Kidron never appears in the film and acts as an off-camera interlocutor; while this is appropriate at one level, the film lacks a setup and the presence of an investigator with a subject they want to interrogate. The film also lacks a historical and societal context with respect to the adoption of digital and networked technologies and the contemporaneous social trends and changes.

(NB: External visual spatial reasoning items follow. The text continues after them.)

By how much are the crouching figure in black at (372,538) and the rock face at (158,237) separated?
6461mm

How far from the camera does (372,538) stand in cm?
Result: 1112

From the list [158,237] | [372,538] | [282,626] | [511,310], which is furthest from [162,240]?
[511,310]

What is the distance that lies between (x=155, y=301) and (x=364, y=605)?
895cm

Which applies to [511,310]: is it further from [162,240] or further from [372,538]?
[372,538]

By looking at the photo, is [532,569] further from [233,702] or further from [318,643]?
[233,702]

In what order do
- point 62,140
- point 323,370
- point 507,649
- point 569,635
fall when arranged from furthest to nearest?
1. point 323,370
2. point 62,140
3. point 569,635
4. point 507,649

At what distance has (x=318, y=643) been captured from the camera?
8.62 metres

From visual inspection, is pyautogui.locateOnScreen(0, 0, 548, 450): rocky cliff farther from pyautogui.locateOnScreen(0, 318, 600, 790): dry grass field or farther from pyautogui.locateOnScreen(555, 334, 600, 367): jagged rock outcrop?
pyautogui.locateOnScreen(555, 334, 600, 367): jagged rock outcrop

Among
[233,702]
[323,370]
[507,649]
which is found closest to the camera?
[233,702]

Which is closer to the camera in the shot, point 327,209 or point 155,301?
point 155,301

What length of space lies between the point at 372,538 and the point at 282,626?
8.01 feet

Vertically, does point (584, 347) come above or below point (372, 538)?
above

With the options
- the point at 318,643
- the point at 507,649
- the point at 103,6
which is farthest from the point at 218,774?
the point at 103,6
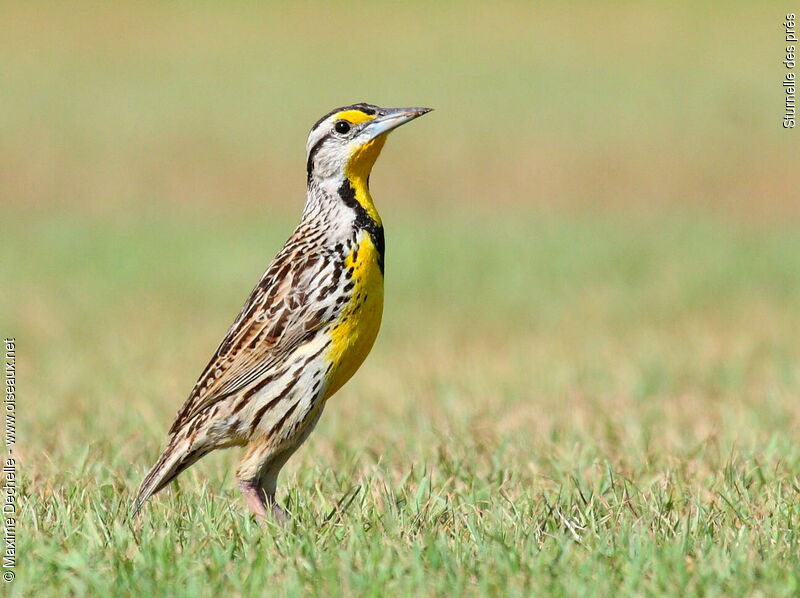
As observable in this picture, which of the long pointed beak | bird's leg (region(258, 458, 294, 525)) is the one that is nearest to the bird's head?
the long pointed beak

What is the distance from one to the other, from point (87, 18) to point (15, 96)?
8652 mm

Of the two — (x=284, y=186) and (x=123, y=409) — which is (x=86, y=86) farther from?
(x=123, y=409)

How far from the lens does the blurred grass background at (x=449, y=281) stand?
4555 mm

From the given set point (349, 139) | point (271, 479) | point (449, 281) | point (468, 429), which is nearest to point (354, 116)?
point (349, 139)

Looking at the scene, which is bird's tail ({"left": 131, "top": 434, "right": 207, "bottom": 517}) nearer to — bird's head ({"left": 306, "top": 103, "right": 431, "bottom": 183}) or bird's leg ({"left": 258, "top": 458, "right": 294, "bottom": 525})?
→ bird's leg ({"left": 258, "top": 458, "right": 294, "bottom": 525})

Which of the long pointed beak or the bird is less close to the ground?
the long pointed beak

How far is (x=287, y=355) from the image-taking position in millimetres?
5137

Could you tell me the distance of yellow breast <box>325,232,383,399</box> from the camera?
5090 millimetres

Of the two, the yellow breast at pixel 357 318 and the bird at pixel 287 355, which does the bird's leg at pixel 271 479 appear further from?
the yellow breast at pixel 357 318

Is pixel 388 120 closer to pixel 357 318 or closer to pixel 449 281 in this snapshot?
pixel 357 318

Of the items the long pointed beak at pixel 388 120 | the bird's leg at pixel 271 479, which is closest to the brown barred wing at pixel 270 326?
the bird's leg at pixel 271 479

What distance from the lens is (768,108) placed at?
24750 millimetres

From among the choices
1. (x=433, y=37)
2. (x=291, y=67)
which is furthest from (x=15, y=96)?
(x=433, y=37)

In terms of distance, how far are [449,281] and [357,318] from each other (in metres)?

This lack of context is somewhat made up for by the various experts Kidron interviews, including Microsoft researcher Danah Boyd, who notes that broad cultural values ‘migrated to the Internet’ (thus disappointing the early cultural aspirations), though MIT Media Lab co-founder and inspiration behind One Laptop Per Child maven Nicholas Negroponte wrongly talks about ‘the Internet becoming the basis of society’. Shallows author Nick Carr rightly critiques the ‘digital natives’ trope, noting it assumes a certain uniformity about adults, and ignores that adults are often obsessed with technology, while going easy on kids by assuming they are at home with technologies that are actually changing them. How technology does, in the longer term, shape social behaviour, is not well addressed otherwise: one interviewee believes kids consider making phone calls ‘inefficient’, where it’s more likely they (like adults) tend to hide behind text messages. Another interviewee talks about the ‘dopamine reaction’ seen in ‘Internet users’ as if we are a pack of lab rats. More thoughtfully, social science and technology professor Sherry Turkle discusses the need for private reflective space in which we risk boredom and from which we _then_ turn to others.
The film has a dystopic feel. Of course this is appropriate rhetorically if one is seeking out the ‘dark underbelly of social use of the network’ (not that this is a new quest) but it would be appropriate to present a counterpoint around the huge benefits we have gained from these technologies, not least in communications, information retrieval and commerce. (And Kidron is clear about this value in her introduction to the film, noting that ‘I was one of those who believed in the promise of the Internet and its power to deliver previously unimaginable ways of communicating’.) It fails to show any of its subjects in a positive light, and one is interviewed almost in the dark (perhaps for the sake of anonymity), adding to its gloom. Moreover, when Kidron moves to theme of where our data is and its ownership by corporations, and the nature of data interchanges and centres — rightly debunking ‘the cloud’ meme — the audio and imagery become darker still with un-peopled spaces, endless corridors and racks, flashing lights and snaking cables.
InRealLife is in many ways a valuable contribution to the debate about social behaviour and technology but there is so much more significant work to do on the dialectics of their relationship.